Is there a plan to get a formal Rust language specification at some point?

Hi.

Apologies if this isn't the right forum/channel.

TL; DR: I understand that there isn't a formal Rust language specification (akin to C and C++ anyway). Is there a plan to get a formal specification at some point ?

Detail:

I have an OS development background and I work at Arm at Cambridge, UK, in a group where the charter is to promote the use of Arm IP in safety critical domains using open source software as a medium.

We have an internal special interest group where Rust afficionados get together and reason about possibilities with Rust and Arm. It's fun!

Recently, I informally introduced Rust to some of our long bearded and dyed in the wool C/C++ compiler architects. I noticed a pattern in their responses/opinions which I've seen in other similar discussions I've had and I'd like to share some points here to get opinions.

The first phase of the discussion is always about convincing 'them' about the safety properties. That's usually not hard with such folk who understand the problem space well.

The second phase which inevitably follows - especially if the person has some experience with safety critical domains (although just productisation exposure is enough) - trends to a point where they ask for a pointer to the formal language specification.

[DATASET CONTENT]
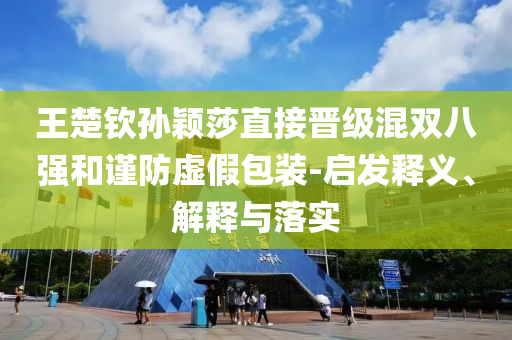 王楚欽孫穎莎直接晉級(jí)混雙八強(qiáng)和謹(jǐn)防虛假包裝-啟發(fā)釋義、解釋與落實(shí)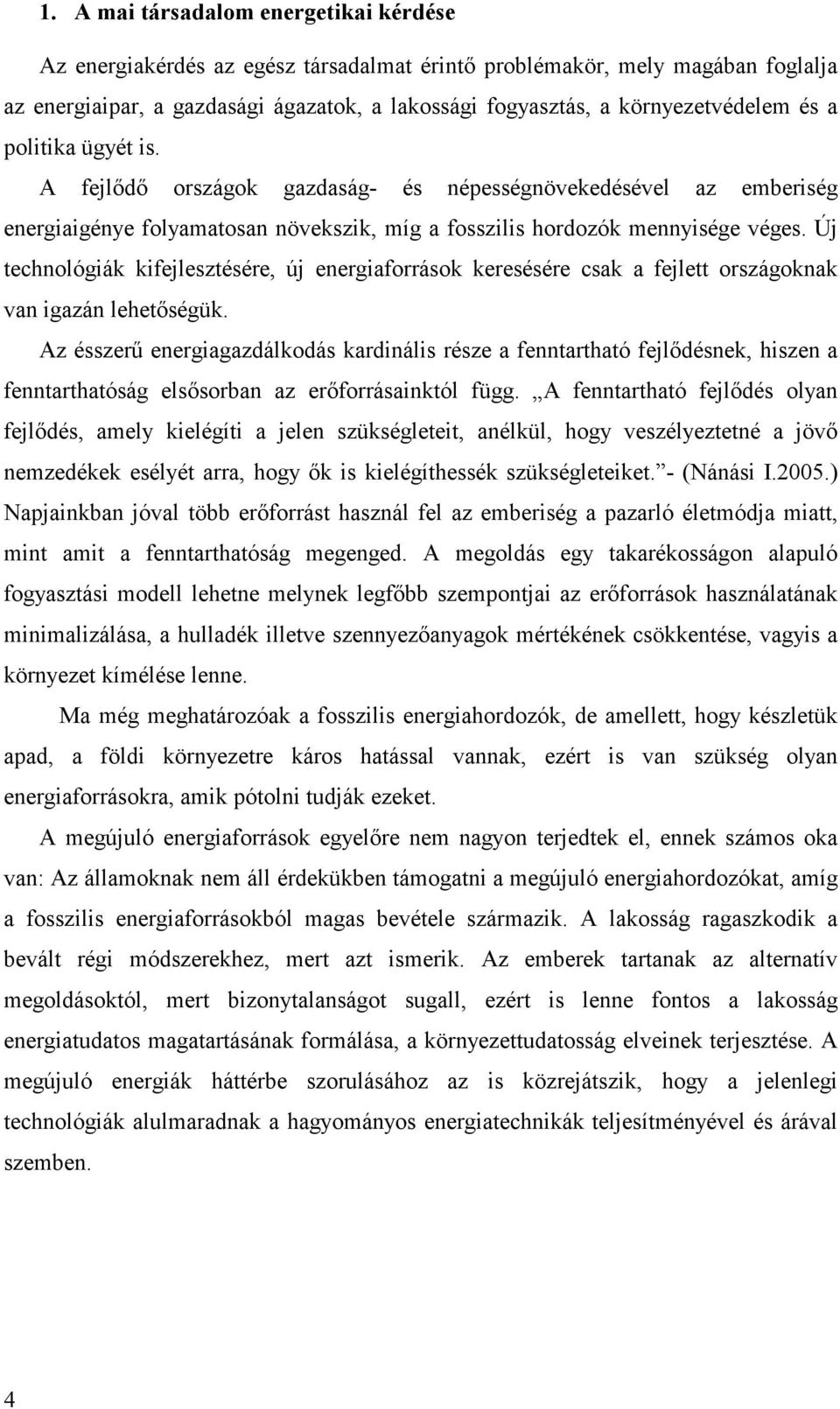 Új technológiák kifejlesztésére, új energiaforrások keresésére csak a fejlett országoknak van igazán lehetıségük.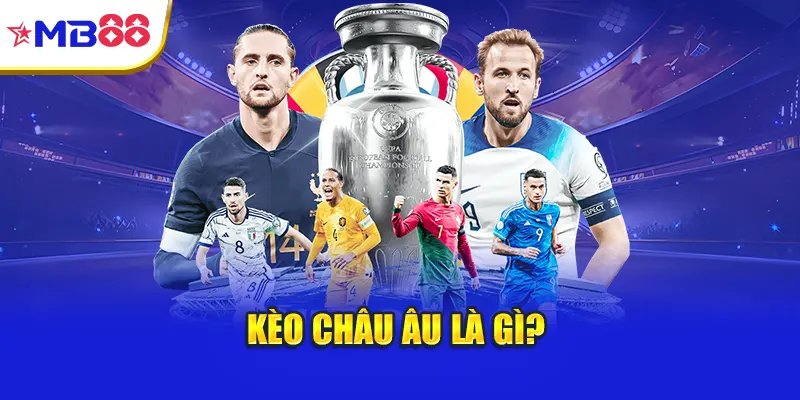 Kèo châu Âu là gì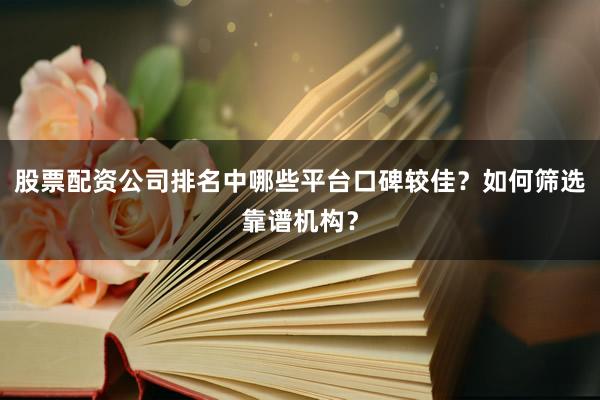 股票配资公司排名中哪些平台口碑较佳？如何筛选靠谱机构？
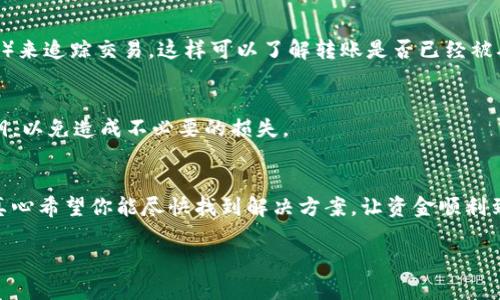 关于“转Tokenim没到账怎么再提出来”的问题，下面是一些可能的解决方案和建议，希望能帮助到你。

检查转账状态
首先，建议你先确认一下你的转账状态。在Tokenim平台上查看你的转账记录，看看交易是否已经完成。有时候，转账虽然提交了，但由于网络拥堵或其他原因，可能需要一些时间才能到账。

确认钱包地址
其次，请确认你输入的目标钱包地址是否正确。如果在转账时输入了错误的地址，Tokenim是无法把资金转到错误的地址上的。在进行加密货币转账时，一定要再次确认地址的准确性。

查看手续费设置
另外，手续费也是导致转账延迟的一个常见因素。如果你选择的手续费过低，可能会影响交易的处理速度。你可以尝试选择较高的手续费，再发起一次转账。

联系客服支持
如果以上步骤都确认无误，但资金仍没有到账，你可以联系Tokenim的客服支持。他们会根据你的情况提供帮助，并可能提供具体的解决方案。有时候，客服可以查看到后端的转账记录，从而为你解答疑惑。

确认区块链状态
你也可以通过区块链浏览器查看转账的状态。例如，你可以通过输入交易哈希值（TXID）来追踪交易。这样可以了解转账是否已经被确认，以及当前区块的状态。

保护你的账户信息
在这个过程中，也要保护好你的账户信息。不要随便在网上分享你的钱包地址或是私钥，以免造成不必要的损失。

总结与展望
转账未到账的问题可能会让人感到焦虑，但通常是可以通过以上一些步骤来解决的。真心希望你能尽快找到解决方案，让资金顺利到达你的账户。如果还有其他问题，保持耐心，及时与平台沟通，通常都会有解决的办法。

如果还有其他问题，欢迎继续询问！
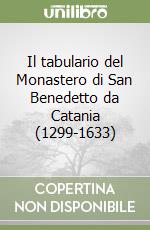 Il tabulario del Monastero di San Benedetto da Catania (1299-1633) libro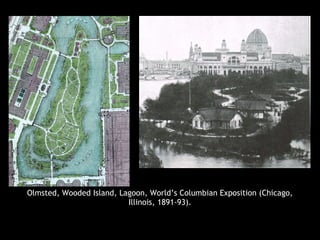 Olmsted, Wooded Island, Lagoon, World’s Columbian Exposition (Chicago,
Illinois, 1891-93).
 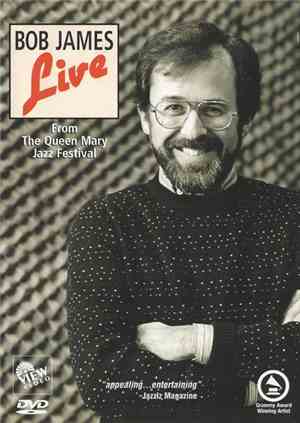 Bob James - Bob James Live: From The Queen Mary Jazz Festival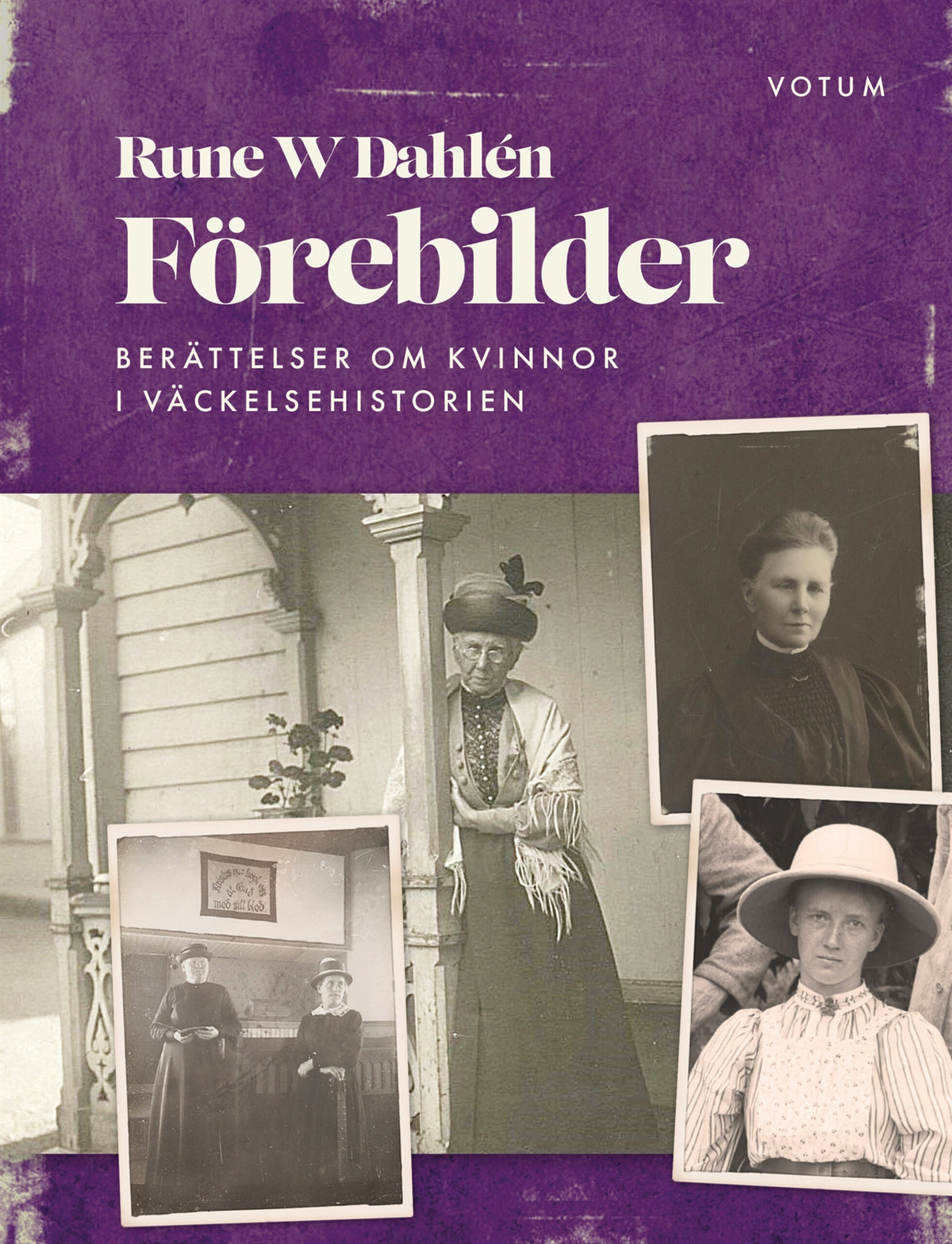 Förebilder : Berättelser om kvinnor i väckelsehistorien – E-bok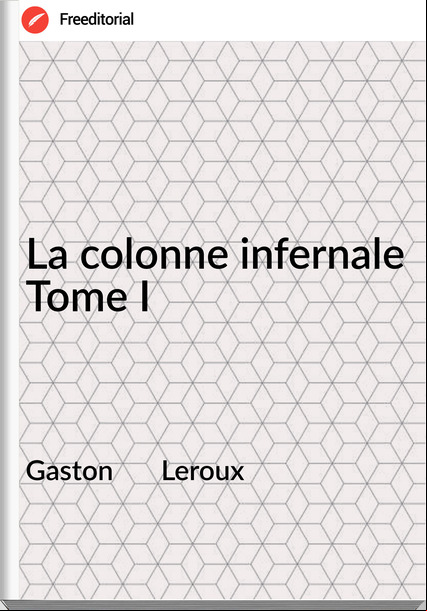 Gaston Leroux La colonne infernale Tome I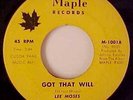Northern Soul - Lee Moses on Maple - GOT THAT WILL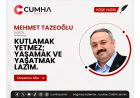 KUTLAMAK YETMEZ; YAŞAMAK VE YAŞATMAK LAZIM.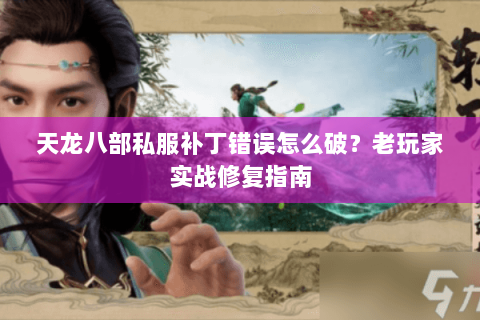 天龙八部私服补丁错误怎么破？老玩家实战修复指南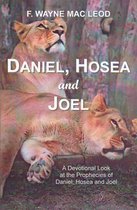 Light To My Path Devotional Commentary Series - Daniel, Hosea and Joel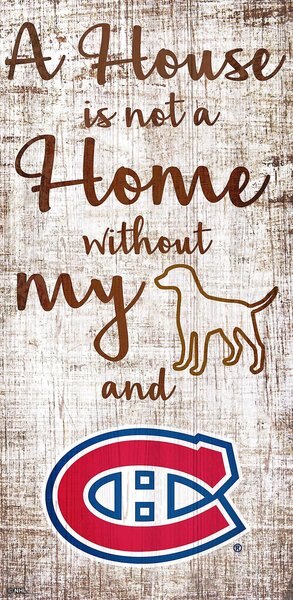 Fan Creations NHL "A House is Not A Home Without My Dog" Wall Décor, Montreal Canadiens slide 1 of 1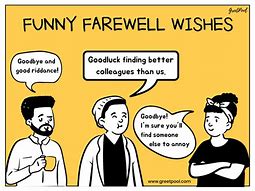Image result for Going Away Co-Worker Meme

[USING THE INFORMATION]
1. Please rewrite the post on a Rust language specification between "TL; DR: I understand" and "as a medium.", inclusive, putting "operating system" in place of "OS".
2. Name every programming language mentioned in the post on a Rust language specification.

[ANSWERS GIVEN]
1.
TL; DR: I understand that there isn't a formal Rust language specification (akin to C and C++ anyway). Is there a plan to get a formal specification at some point ?

Detail:

I have an operating system development background and I work at Arm at Cambridge, UK, in a group where the charter is to promote the use of Arm IP in safety critical domains using open source software as a medium.

2. Rust, C, C++